Our Divine Saviour commanded His apostles: "Going, therefore, teach ye all nations; baptizing them in the name of the Father, and of the Son, and of the Holy Ghost," adding that "He that believes and is baptized shall be saved; but he that believes not shall be condemned." Since then the Church has never lacked heroic men and women who have taken this command literally, despite the suffering and hardship involved, sacrificing even their lives for the love of God and the salvation of their neighbor.
At the present time the need is greater than ever to form apostles who will make known the simple truths necessary for salvation, while opposing the humanistic and masonic ideas spewed out by the devil on the world today. We pray that Mary Immaculate will show her compassion on the world by forming many such apostles, who shall with the pure intention of the glory of god and the salvation of souls, go wheresoever the Holy Ghost shall call them leaving behind them, where they have been, nothing but the gold of charity which is the fulfillment of the whole law.

The Center achieved immediate success, filling, as it did, the spiritual vacuum created by an obvious deficiency in the neighboring academic institutions. It was attended in large and ever-growing numbers.
In 1942 the well-known and loved Jesuit, Father Leonard Feeney, became associated with the work of the Center, counseling students, lecturing, and eventually becoming-by general demand and by appointment from his superiors and the Archdiocesan authorities-the spiritual director of Saint Benedict Center.
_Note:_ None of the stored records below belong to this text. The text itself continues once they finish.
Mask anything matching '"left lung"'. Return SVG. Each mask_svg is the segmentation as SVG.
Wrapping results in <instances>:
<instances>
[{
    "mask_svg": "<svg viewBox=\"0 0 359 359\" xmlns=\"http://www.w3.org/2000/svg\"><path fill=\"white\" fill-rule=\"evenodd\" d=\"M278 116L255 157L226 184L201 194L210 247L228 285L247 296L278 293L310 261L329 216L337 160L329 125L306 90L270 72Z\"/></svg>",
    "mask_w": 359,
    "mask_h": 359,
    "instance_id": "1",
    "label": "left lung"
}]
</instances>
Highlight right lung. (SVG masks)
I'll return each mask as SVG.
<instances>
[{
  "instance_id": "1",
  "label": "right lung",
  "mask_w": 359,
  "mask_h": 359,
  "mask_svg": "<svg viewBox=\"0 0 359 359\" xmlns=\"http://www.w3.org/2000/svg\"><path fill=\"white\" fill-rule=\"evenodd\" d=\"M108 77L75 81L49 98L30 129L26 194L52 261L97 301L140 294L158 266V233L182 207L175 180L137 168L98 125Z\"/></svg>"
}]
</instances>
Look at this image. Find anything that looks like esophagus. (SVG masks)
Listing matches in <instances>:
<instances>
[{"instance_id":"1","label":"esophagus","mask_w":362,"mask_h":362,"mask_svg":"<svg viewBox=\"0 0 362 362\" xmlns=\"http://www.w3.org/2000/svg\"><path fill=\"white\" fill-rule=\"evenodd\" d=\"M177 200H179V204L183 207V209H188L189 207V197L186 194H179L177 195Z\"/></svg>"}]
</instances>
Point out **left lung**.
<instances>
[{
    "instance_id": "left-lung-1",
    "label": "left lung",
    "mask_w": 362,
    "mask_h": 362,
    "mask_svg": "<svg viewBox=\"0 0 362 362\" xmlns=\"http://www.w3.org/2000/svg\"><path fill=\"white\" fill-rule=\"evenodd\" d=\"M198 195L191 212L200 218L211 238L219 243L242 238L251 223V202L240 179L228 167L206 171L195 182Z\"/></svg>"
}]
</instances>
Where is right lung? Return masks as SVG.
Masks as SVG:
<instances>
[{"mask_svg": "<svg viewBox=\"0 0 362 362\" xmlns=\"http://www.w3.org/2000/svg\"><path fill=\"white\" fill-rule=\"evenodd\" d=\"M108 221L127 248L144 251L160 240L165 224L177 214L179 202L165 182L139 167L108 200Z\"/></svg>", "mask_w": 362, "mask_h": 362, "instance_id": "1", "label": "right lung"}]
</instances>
The eldest of three brothers who had entered the priesthood, Father Feeney, at forty-five, was already famous. He was acknowledged by his colleagues as a pre-eminent theologian. In fact, his Provincial Superior in the Jesuit Order, Father John McEleney-later to become Archbishop of Jamaica-once referred to him as... "the greatest theologian we have in the United States, by far." His appointment to direct the Center apostolate, therefore, was received universally with joy and gratitude.
Under Father's guidance the influence of Saint Benedict Center continued to grow. As was inevitable, however, the simple Catholic affirmations being taught there began to clash with the atheistic trends of thought at the universities in the vicinity-notably Harvard. Students-a number of them from influential families-began to defend the Faith and protest against teachings contrary to it. Some, especially those converted to Catholicism through the Center, went so far as to withdraw from their respective academic institutions. Predictably, such actions caused no little upset, both to the universities and to many of the students' families.
Nonetheless, with such a mission and against such odds, the Center gradually became an institute of studies of intense interest to a growing number of men and women, who sought to be educated entirely by it. As the students studied the Catholic Faith more deeply, they became aware of the dogma-namely, "Outside the Church there is no salvation"-the displacement of which had made Catholic liberalism possible.
As the late Father Denis Fahey has reminded us. "Satan wants men to forget that there is one true religion." The message of Saint Benedict Center, therefore, was bound to run into opposition.
It was amid those circumstances that Saint Benedict Center became a religious congregation taking as its name "The Slaves of the Immaculate Heart of Mary" (Mancipia Immaculati Cordis Mariae). The date of this important development is January 17, 1949, when all those who were then lay members of the Center bound themselves by a vow to the doctrinal crusade. The words of the co-founder, Catherine Goddard Clarke (henceforth to be referred to as Sister Catherine, M.I.C.M.), explain the reason for this common dedication.
"We were beginning to realize the character of the battle before us, not only for the preservation of the sacred dogmas of the Church, but actually for their restoration. It was to prepare ourselves by prayer and discipline, and to secure graces enough to enable us to face such a battle, that we became a religious order."